§ **Activity list**:
• a. Copy out the part of the passage on Concord that begins at "Society is not" and ends after "tool for Ate.".
• b. Answer these questions from the passage on Concord:
(i) The marriage of which two rivers symbolizes Concord in the narrative of book 4?
(ii) In the Arthurian mythos, what symbolizes Concord?
(iii) What American motto is cited as an expression of discordia concors?

§ **Reading passage**:

▼▼▼

The virtue of book 4 is not so much friendship itself, which can hardly be called a “virtue,” but what Spenser calls Concord, and figures as the reconciling of conflicting opposites in what the Renaissance called a discordia concors. symbolized in the narrative by such images as the marriage of two rivers, the Thames and the Medway, and by the imagery of the Temple of Venus at the book’s climax. This is not the Venus of desire but Venus as a cosmic principle that binds together the opposites of both the natural and the human world: veiled, her sculpture shows her to be hermaphroditic, a two-in-one. Book 3 displays examples of friendship that exemplify Jesus’ saying, “Greater love hath no man than he who lays down his life for his friends.” But it expands into a social dimension, because friendship is the individualized version of the Concord that binds together society: Spenser’s recurrent image is an interlinked chain, but in the Arthurian mythos Concord is symbolized by the Round Table itself. In opposition to Concord is Ate, strife.
Society is not held together by laws but by loyalty, and the crisis of democracy at the present moment has resulted from the loss of faith in a virtue like Concord, despite the fact that the American motto, “Out of many, one,” is an expression of discordia concors. Since the 1960’s, the left has attacked almost any expression of unity as hypocritical, as a cover for the domination of the ruling elites—and, sad to say, it has had some reason for its disillusionment. The right is now almost totally dominated by the worship of Ate. Social media were supposed to enable people to be “friends” able to connect in a new and distance-defying way. Instead, they have turned into a recruiting tool for Ate.

▲▲▲

§ **Supplied information**:
▼▼▼

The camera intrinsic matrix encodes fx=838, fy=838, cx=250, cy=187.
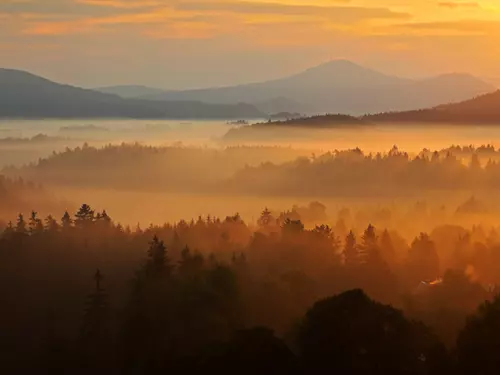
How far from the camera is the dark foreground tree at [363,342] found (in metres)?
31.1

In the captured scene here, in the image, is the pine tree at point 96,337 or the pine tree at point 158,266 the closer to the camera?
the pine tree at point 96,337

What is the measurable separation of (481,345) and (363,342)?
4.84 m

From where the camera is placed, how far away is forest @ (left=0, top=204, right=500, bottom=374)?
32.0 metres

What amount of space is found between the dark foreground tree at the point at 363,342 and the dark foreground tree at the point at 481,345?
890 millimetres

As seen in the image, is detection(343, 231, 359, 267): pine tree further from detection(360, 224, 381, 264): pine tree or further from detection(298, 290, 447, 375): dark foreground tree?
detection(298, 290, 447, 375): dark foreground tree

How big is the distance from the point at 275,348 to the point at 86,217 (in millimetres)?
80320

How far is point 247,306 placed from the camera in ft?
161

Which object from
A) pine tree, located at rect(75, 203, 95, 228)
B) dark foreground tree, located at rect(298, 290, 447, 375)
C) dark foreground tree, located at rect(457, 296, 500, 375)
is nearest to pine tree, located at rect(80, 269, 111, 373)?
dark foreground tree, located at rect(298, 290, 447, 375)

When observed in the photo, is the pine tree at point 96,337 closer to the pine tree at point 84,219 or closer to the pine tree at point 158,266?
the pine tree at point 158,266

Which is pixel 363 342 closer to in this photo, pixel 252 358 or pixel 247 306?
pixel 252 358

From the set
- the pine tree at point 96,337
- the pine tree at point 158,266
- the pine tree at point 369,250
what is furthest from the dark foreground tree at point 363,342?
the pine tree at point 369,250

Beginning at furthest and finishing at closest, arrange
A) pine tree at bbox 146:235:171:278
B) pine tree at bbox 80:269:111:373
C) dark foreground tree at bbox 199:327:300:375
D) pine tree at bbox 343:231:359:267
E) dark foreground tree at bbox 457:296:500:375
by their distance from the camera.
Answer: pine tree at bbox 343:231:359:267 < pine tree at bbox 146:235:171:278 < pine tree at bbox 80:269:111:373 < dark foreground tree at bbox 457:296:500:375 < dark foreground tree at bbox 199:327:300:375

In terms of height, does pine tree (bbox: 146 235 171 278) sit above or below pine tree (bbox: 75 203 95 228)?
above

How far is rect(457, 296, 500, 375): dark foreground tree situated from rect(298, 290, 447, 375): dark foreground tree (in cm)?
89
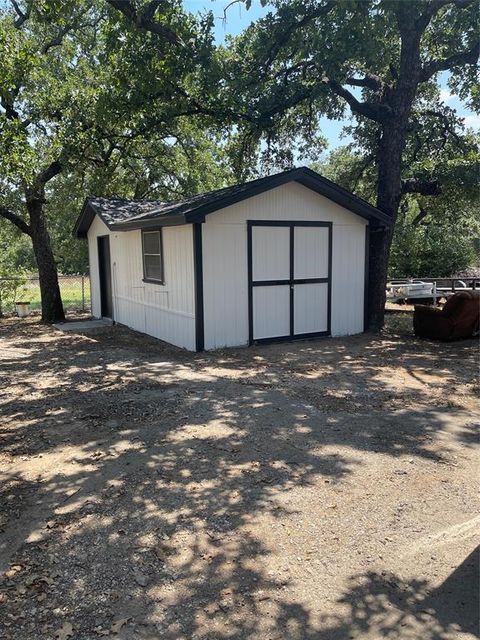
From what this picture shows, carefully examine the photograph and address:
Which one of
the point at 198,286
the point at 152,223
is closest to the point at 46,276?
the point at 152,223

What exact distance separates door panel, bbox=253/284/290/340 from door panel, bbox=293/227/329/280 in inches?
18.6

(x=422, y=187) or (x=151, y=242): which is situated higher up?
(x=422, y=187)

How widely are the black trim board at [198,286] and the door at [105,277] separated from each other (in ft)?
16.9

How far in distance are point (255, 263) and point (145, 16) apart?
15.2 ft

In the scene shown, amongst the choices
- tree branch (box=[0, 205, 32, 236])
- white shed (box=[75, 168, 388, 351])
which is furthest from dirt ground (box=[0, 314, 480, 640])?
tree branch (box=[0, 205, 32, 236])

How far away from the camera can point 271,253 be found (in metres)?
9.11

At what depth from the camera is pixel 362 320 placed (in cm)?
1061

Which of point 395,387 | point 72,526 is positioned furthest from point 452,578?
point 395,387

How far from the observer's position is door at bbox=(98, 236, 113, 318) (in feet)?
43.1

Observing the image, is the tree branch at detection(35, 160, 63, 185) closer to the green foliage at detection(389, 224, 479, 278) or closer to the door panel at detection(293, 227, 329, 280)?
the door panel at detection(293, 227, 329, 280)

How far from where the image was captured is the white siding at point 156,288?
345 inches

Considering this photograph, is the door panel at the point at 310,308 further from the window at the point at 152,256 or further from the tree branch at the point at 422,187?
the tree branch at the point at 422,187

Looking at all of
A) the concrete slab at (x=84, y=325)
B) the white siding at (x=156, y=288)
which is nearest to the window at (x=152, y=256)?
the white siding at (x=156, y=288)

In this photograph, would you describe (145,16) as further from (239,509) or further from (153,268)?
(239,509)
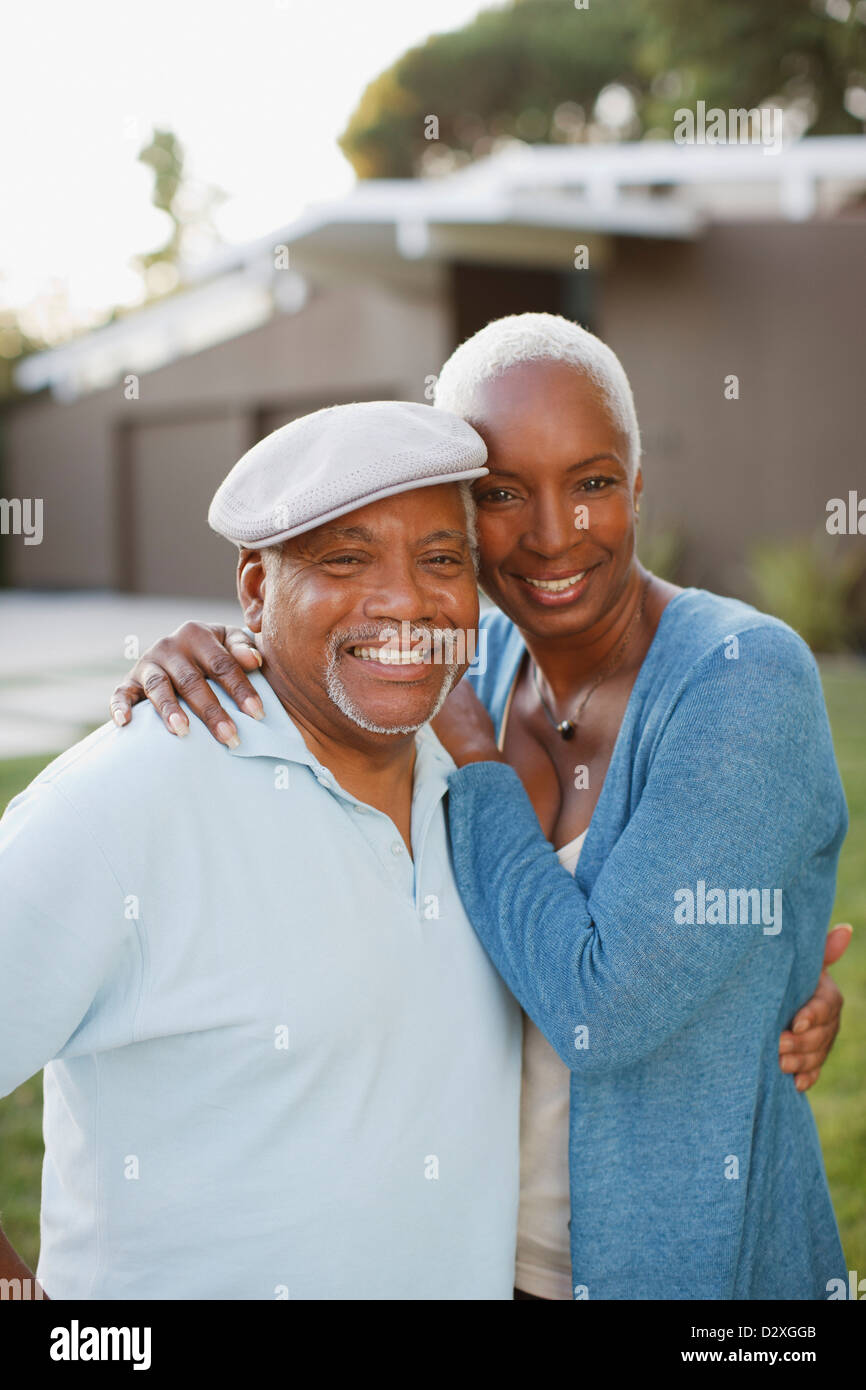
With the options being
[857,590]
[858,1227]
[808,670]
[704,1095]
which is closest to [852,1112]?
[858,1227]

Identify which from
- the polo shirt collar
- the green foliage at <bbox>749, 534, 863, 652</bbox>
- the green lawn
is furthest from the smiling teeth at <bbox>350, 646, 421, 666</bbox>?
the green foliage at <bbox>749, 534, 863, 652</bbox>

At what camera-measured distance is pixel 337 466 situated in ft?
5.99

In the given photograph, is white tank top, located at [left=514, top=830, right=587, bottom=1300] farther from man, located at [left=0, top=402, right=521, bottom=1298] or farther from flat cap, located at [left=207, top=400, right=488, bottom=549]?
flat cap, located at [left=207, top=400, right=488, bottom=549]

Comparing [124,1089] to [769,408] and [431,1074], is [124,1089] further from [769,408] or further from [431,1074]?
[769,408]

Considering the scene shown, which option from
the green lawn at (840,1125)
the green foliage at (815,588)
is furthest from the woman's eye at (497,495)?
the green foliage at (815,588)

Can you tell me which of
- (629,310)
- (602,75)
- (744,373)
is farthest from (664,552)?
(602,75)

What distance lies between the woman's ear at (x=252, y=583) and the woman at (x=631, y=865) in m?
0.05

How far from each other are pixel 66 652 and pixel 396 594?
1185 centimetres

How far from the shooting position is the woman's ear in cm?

▲▲▲
▼▼▼

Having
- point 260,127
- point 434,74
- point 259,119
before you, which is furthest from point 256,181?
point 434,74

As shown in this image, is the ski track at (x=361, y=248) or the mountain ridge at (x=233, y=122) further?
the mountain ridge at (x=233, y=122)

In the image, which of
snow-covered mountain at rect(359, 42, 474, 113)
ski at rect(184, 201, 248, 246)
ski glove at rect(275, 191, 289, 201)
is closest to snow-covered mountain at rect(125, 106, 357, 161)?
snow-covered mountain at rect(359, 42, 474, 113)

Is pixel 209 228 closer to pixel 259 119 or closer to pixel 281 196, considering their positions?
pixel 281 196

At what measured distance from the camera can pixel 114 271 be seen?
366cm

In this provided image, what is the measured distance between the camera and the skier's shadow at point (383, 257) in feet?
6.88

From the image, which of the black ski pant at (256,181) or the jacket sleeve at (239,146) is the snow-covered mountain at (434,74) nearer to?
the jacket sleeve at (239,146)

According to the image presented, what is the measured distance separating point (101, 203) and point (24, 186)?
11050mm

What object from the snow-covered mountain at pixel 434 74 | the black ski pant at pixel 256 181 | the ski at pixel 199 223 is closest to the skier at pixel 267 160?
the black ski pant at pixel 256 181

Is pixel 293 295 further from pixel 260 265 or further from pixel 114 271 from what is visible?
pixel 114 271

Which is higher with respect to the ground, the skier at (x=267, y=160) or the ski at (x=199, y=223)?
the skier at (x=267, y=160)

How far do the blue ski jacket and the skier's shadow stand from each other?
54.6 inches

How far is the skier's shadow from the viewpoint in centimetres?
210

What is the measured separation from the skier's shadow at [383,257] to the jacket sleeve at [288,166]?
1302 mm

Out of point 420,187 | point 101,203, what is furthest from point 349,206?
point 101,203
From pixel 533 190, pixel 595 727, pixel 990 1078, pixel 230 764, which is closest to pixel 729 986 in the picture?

▲▲▲

§ **Solved problems**:
• a.
Society is not held together by laws but by loyalty, and the crisis of democracy at the present moment has resulted from the loss of faith in a virtue like Concord, despite the fact that the American motto, “Out of many, one,” is an expression of discordia concors. Since the 1960’s, the left has attacked almost any expression of unity as hypocritical, as a cover for the domination of the ruling elites—and, sad to say, it has had some reason for its disillusionment. The right is now almost totally dominated by the worship of Ate. Social media were supposed to enable people to be “friends” able to connect in a new and distance-defying way. Instead, they have turned into a recruiting tool for Ate.

• b.
(i) The Thames and the Medway
(ii) The Round Table
(iii) "Out of many, one"